• _Stated task_:
Repeat each line exactly, leaving nothing out.

[Data items]
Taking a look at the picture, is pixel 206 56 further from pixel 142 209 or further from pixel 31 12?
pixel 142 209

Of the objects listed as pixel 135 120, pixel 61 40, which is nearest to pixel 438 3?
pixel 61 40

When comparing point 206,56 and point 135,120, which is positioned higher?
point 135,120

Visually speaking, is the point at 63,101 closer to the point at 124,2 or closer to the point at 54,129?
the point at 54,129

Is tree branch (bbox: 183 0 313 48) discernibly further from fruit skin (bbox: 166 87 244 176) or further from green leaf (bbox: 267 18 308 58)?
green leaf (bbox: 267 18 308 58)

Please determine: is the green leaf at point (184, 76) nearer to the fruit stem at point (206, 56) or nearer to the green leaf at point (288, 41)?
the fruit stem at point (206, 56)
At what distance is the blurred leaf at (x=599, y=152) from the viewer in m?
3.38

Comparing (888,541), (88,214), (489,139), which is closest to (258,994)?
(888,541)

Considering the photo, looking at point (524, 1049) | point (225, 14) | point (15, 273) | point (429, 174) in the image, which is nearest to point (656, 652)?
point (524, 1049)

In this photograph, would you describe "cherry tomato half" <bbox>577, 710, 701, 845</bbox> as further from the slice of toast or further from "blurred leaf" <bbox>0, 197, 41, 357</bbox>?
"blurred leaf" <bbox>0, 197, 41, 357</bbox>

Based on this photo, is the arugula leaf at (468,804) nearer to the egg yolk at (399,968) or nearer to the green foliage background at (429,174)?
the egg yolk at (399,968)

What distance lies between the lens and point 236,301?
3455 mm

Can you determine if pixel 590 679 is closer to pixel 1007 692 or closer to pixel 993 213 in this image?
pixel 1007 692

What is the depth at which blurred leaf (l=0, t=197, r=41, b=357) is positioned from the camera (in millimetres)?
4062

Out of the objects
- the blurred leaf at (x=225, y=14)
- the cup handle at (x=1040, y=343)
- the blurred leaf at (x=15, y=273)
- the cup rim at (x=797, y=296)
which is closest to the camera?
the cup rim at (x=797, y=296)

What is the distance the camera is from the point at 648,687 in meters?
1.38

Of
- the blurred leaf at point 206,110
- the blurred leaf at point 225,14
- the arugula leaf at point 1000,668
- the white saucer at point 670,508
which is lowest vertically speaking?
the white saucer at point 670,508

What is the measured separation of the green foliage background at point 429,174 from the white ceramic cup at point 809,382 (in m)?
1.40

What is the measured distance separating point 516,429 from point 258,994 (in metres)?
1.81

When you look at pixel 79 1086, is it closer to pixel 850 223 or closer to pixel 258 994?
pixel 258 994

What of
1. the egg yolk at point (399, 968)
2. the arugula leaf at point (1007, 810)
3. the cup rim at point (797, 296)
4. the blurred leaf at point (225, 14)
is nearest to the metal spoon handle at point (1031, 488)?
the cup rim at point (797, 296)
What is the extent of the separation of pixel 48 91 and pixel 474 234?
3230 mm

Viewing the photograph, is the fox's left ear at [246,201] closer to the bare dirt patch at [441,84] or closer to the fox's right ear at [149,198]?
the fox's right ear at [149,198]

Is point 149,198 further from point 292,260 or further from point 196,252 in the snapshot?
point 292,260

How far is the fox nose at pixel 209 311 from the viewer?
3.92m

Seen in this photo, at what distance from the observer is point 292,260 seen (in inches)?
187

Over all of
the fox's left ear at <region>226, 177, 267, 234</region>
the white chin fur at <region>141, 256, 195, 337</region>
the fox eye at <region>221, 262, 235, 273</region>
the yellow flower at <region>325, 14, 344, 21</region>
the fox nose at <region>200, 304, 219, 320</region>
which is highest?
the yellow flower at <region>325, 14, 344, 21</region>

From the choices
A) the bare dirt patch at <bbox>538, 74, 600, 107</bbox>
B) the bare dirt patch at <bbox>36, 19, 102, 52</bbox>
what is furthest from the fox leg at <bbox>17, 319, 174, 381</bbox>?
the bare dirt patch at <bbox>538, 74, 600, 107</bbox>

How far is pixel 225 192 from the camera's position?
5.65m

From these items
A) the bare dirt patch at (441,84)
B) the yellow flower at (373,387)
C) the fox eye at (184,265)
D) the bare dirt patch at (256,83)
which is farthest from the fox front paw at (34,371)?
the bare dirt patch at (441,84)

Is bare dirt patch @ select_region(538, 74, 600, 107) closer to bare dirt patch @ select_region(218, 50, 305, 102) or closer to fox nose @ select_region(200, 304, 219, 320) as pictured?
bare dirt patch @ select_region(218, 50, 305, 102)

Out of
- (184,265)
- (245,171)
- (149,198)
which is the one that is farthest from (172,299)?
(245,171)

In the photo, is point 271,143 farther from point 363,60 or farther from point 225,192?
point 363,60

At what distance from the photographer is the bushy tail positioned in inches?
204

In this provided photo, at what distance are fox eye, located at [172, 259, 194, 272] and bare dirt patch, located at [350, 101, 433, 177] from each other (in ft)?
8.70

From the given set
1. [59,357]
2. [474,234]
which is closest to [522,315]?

• _Complete answer_:
Taking a look at the picture, is pixel 206 56 further from pixel 142 209 or further from pixel 31 12?
pixel 142 209

Of the objects listed as pixel 135 120, pixel 61 40, which is nearest to pixel 438 3?
pixel 61 40

When comparing point 206,56 and point 135,120, which is positioned higher?
point 135,120

Visually speaking, is the point at 63,101 closer to the point at 124,2 or closer to the point at 54,129?
the point at 54,129

Is tree branch (bbox: 183 0 313 48) discernibly further from fruit skin (bbox: 166 87 244 176) or further from green leaf (bbox: 267 18 308 58)?
green leaf (bbox: 267 18 308 58)

Please determine: is the green leaf at point (184, 76) nearer to the fruit stem at point (206, 56) or nearer to the green leaf at point (288, 41)?
the fruit stem at point (206, 56)
At what distance is the blurred leaf at (x=599, y=152) from the viewer in m?
3.38

Comparing (888,541), (88,214), (489,139), which is closest to (258,994)?
(888,541)

Considering the photo, looking at point (524, 1049) | point (225, 14) | point (15, 273) | point (429, 174) in the image, which is nearest to point (656, 652)?
point (524, 1049)

In this photograph, would you describe "cherry tomato half" <bbox>577, 710, 701, 845</bbox> as further from the slice of toast or further from "blurred leaf" <bbox>0, 197, 41, 357</bbox>?
"blurred leaf" <bbox>0, 197, 41, 357</bbox>

Based on this photo, is the arugula leaf at (468,804) nearer to the egg yolk at (399,968) or nearer to the green foliage background at (429,174)?
the egg yolk at (399,968)

What distance lies between the lens and point 236,301?
3455 mm

Can you determine if pixel 590 679 is closer to pixel 1007 692 or closer to pixel 993 213 in this image?
pixel 1007 692

What is the depth at which blurred leaf (l=0, t=197, r=41, b=357) is positioned from the camera (in millimetres)?
4062

Out of the objects
- the blurred leaf at (x=225, y=14)
- the cup handle at (x=1040, y=343)
- the blurred leaf at (x=15, y=273)
- the cup rim at (x=797, y=296)
which is closest to the camera?
the cup rim at (x=797, y=296)

What is the distance the camera is from the point at 648,687 in meters?
1.38

Of
- the blurred leaf at point 206,110
- the blurred leaf at point 225,14
- the arugula leaf at point 1000,668
- the white saucer at point 670,508
which is lowest vertically speaking?
the white saucer at point 670,508

What is the measured separation of the green foliage background at point 429,174 from the white ceramic cup at point 809,382 (in m)?
1.40

What is the measured distance separating point 516,429 from point 258,994 (in metres)?
1.81

When you look at pixel 79 1086, is it closer to pixel 850 223 or closer to pixel 258 994?
pixel 258 994

What of
1. the egg yolk at point (399, 968)
2. the arugula leaf at point (1007, 810)
3. the cup rim at point (797, 296)
4. the blurred leaf at point (225, 14)
is nearest to the metal spoon handle at point (1031, 488)?
the cup rim at point (797, 296)
What is the extent of the separation of pixel 48 91 and pixel 474 234?
3230 mm

Viewing the photograph, is the fox's left ear at [246,201] closer to the bare dirt patch at [441,84] or closer to the fox's right ear at [149,198]?
the fox's right ear at [149,198]

Is point 149,198 further from point 292,260 or further from point 196,252 in the snapshot?
point 292,260

How far is the fox nose at pixel 209 311 from the viewer?
3.92m

Seen in this photo, at what distance from the observer is point 292,260 seen (in inches)?
187

Over all of
the fox's left ear at <region>226, 177, 267, 234</region>
the white chin fur at <region>141, 256, 195, 337</region>
the fox eye at <region>221, 262, 235, 273</region>
the yellow flower at <region>325, 14, 344, 21</region>
the fox nose at <region>200, 304, 219, 320</region>
which is highest?
the yellow flower at <region>325, 14, 344, 21</region>

From the choices
A) the bare dirt patch at <bbox>538, 74, 600, 107</bbox>
B) the bare dirt patch at <bbox>36, 19, 102, 52</bbox>
what is furthest from the fox leg at <bbox>17, 319, 174, 381</bbox>?
the bare dirt patch at <bbox>538, 74, 600, 107</bbox>

How far is pixel 225 192 from the camera's position?
5.65m

From these items
A) the bare dirt patch at (441,84)
B) the yellow flower at (373,387)
C) the fox eye at (184,265)
D) the bare dirt patch at (256,83)
which is farthest from the fox front paw at (34,371)?
the bare dirt patch at (441,84)

Is bare dirt patch @ select_region(538, 74, 600, 107) closer to bare dirt patch @ select_region(218, 50, 305, 102) or closer to fox nose @ select_region(200, 304, 219, 320) as pictured?
bare dirt patch @ select_region(218, 50, 305, 102)

Out of
- (184,265)
- (245,171)
- (149,198)
which is the one that is farthest from (172,299)?
(245,171)

In the photo, is point 271,143 farther from point 363,60 or farther from point 225,192?
point 363,60

At what distance from the photographer is the bushy tail positioned in inches?
204

In this provided photo, at what distance are fox eye, located at [172, 259, 194, 272] and bare dirt patch, located at [350, 101, 433, 177] from each other (in ft)?
8.70

From the given set
1. [59,357]
2. [474,234]
which is closest to [522,315]?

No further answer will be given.